Please begin with the line containing "teahouse_shanghai3.jpg (117459 bytes)" and reproduce each line exactly until the records below end, without any pictures.
GIVEN DATA Block Start
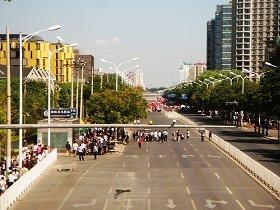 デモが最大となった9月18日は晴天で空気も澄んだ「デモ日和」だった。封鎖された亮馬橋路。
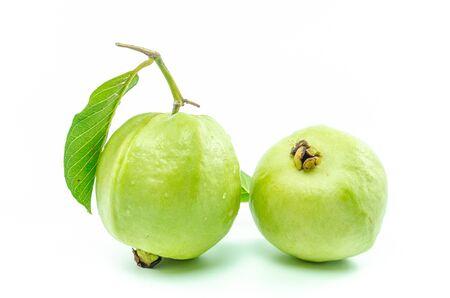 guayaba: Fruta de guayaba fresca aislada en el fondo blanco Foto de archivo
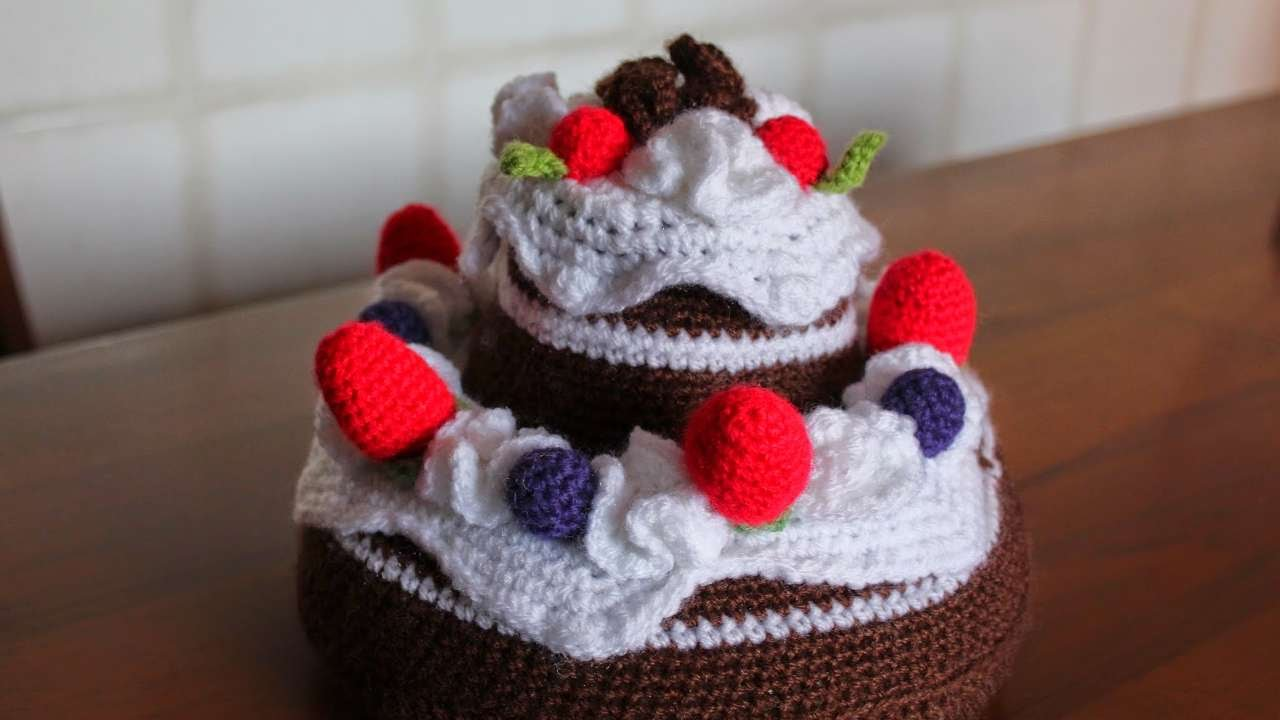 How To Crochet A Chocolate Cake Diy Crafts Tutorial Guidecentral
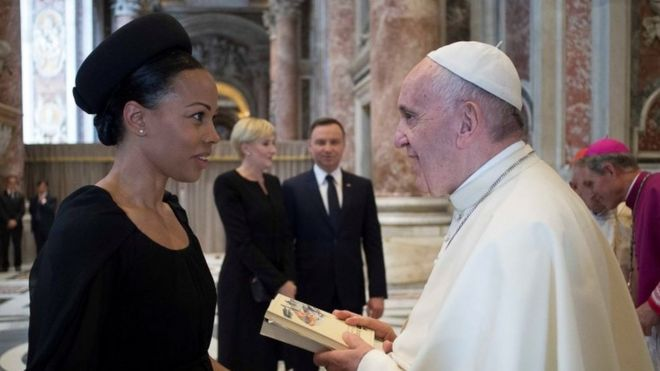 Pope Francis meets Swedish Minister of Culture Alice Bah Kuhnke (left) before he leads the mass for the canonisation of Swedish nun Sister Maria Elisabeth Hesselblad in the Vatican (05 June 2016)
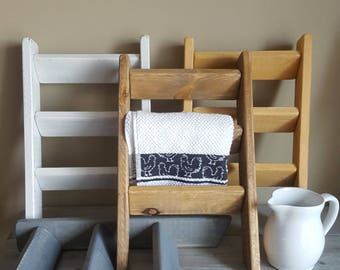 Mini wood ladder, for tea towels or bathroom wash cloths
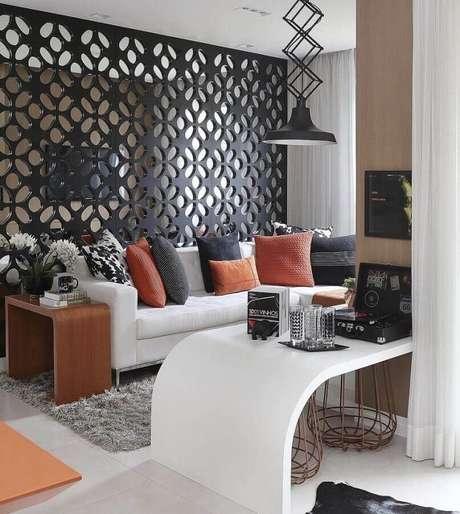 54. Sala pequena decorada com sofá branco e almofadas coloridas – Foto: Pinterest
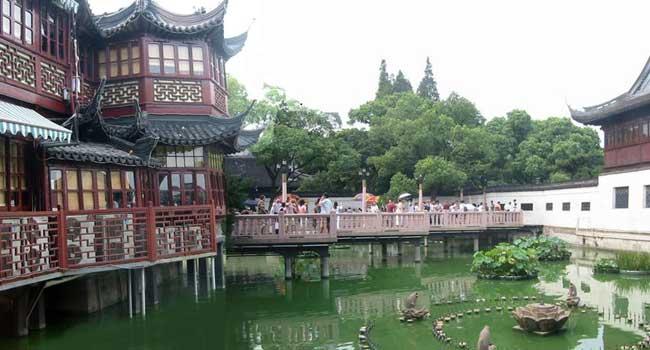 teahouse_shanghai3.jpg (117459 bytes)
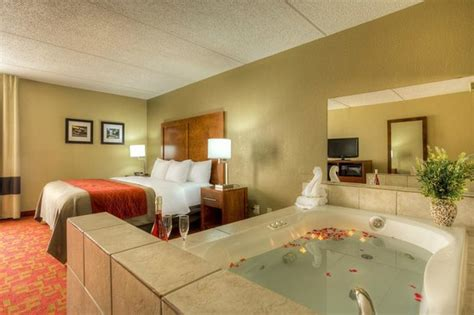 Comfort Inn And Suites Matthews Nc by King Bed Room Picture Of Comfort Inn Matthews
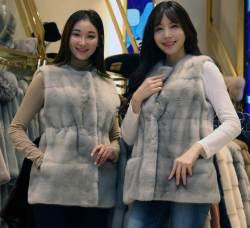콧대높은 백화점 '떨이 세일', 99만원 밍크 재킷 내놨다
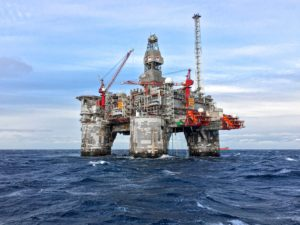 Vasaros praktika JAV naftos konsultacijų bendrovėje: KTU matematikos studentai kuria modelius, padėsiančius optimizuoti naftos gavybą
GIVEN DATA Block End
(TASK RESPONSE):
 teahouse_shanghai3.jpg (117459 bytes)
 Comfort Inn And Suites Matthews Nc by King Bed Room Picture Of Comfort Inn Matthews
콧대높은 백화점 '떨이 세일', 99만원 밍크 재킷 내놨다
 Vasaros praktika JAV naftos konsultacijų bendrovėje: KTU matematikos studentai kuria modelius, padėsiančius optimizuoti naftos gavybą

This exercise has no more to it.